The entire data regressor and response data was split in to 70% and 30% for training and testing purpose.
# Partition and create the index matrix of selected values
lasso_index <- createDataPartition(loans_lasso$int.rate, p=0.7, list=FALSE, times=1)
# Creating Test and Training Data in the ratio of 70% and 30%
lasso_train_x <- as.matrix(lasso_x[lasso_index,])
lasso_test_x <- as.matrix(lasso_x[-lasso_index,])
#train_datx=(lasso_x[index,])
lasso_train_y <- as.matrix(lasso_y[lasso_index])
#test_datx=as.data.frame(lasso_x[-index,])
lasso_test_y <- as.matrix(lasso_y[-lasso_index])
To run the LASSO Regression the library glmnet was used and the solver cv.glmnet was used.
# Fitting Lasso
lasso_alpha1_fit <- cv.glmnet(lasso_train_x, lasso_train_y, alpha=1, type.measure = 'mse', family='gaussian')
The cv.glmnet() function performs the 10 fold cross
validation on our training data and picks the best lambda value based on
least mean square cross validation error criteria. For our case, the
lambda is 4.5000064^{-5}.
# Best Lambda
lasso_best_lambda <- lasso_alpha1_fit$lambda.min
lasso_best_lambda
## [1] 4.500006e-05
The below shows the shrunk coefficients obtained from the model. The unimportant coefficients go to zero. The dots next to the coefficient names represent the shrinkage of the unimportant variables to zero.
# Coefficients
coef(lasso_alpha1_fit)
## 20 x 1 sparse Matrix of class "dgCMatrix"
## s1
## (Intercept) 4.464100e-01
## installment 3.727407e-05
## log.annual.inc .
## dti .
## fico -4.718489e-04
## days.with.cr.line .
## revol.bal .
## inq.last.6mths 2.789728e-04
## delinq.2yrs .
## pub.rec .
## credit.policy.T -8.322713e-04
## credit.policy.F 4.885155e-16
## has.delinq.2yrs.T .
## has.delinq.2yrs.F .
## has.revol.bal.T .
## has.revol.bal.F .
## has.pub.rec.T .
## has.pub.rec.F .
## not.fully.paid.T .
## not.fully.paid.F .
The obtained model is used to predict the interest rate using the reserved 30% testing data and the Mean Squared Error (MSE) & R-squared value are tabulated below.
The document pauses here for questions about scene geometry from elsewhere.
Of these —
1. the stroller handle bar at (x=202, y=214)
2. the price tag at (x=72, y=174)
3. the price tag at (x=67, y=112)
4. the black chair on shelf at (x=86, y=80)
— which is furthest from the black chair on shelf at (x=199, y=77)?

# Using the model to predict the interest rate using the test data
lasso_y_predicted <- predict(lasso_alpha1_fit, s = lasso_best_lambda, newx = lasso_test_x)
The MSE:
# Calculating the mean squared errors
lasso_mse <- mean((lasso_y_predicted - lasso_test_y)^2)
lasso_mse
## [1] 0.0002514385
The R-squared value
# R squared
# Calculating the total sum of squares(sst)
lasso_sst <- sum((lasso_test_y - mean(lasso_test_y))^2)
# Calculating the sum of squared errors (sse)
lasso_sse <- sum((lasso_y_predicted - lasso_test_y)^2)
lasso_rsq <- 1-(lasso_sse/lasso_sst)
lasso_rsq
## [1] 0.6470912
The graph of Importance of variables to predict the interest rates. In other words, these predictors play major role in predicting the interest rates.
# Plotting the variable importance graph
vip(lasso_alpha1_fit)
In our EDA we looked at loans that meet the credit underwriting
criteria vs the borrower not fully paying. Based on the
credit.policy and not.fully.paid variables, we
calculated the percentage of borrowers who did not fully pay based on if
they met the credit underwriting criteria.
| Meets Credit Policy | Percent Not Fully Paid |
|---|---|
| FALSE | 27.8% |
| TRUE | 13.2% |
From this we saw that about 13.2% of borrowers who met the credit underwriting criteria did not fully pay, while for the borrowers who did not meet the credit underwriting criteria about 27.8% did not fully pay.
Since our models for credit.policy worked well, we
decided to try the same thing using the predicted
credit.policy from these models. Let’s start with the
decision tree model:
| Meets Predicted Credit Policy | Percent Not Fully Paid |
|---|---|
| 1 | 28.8% |
| 2 | 13.6% |
Now let’s try the logistic regression model:
| Meets Predicted Credit Policy | Percent Not Fully Paid |
|---|---|
| 0 | 29.8% |
| 1 | 13.8% |
We can see that the results from using our model predictions are about the same as LendingClub’s actual credit underwriting policy. That is to say, if we decided who should get a loan using our models, for this data our models would perform about as well as LendingClub’s credit underwriting policy in terms of trying to avoid giving loans that will end up defaulting.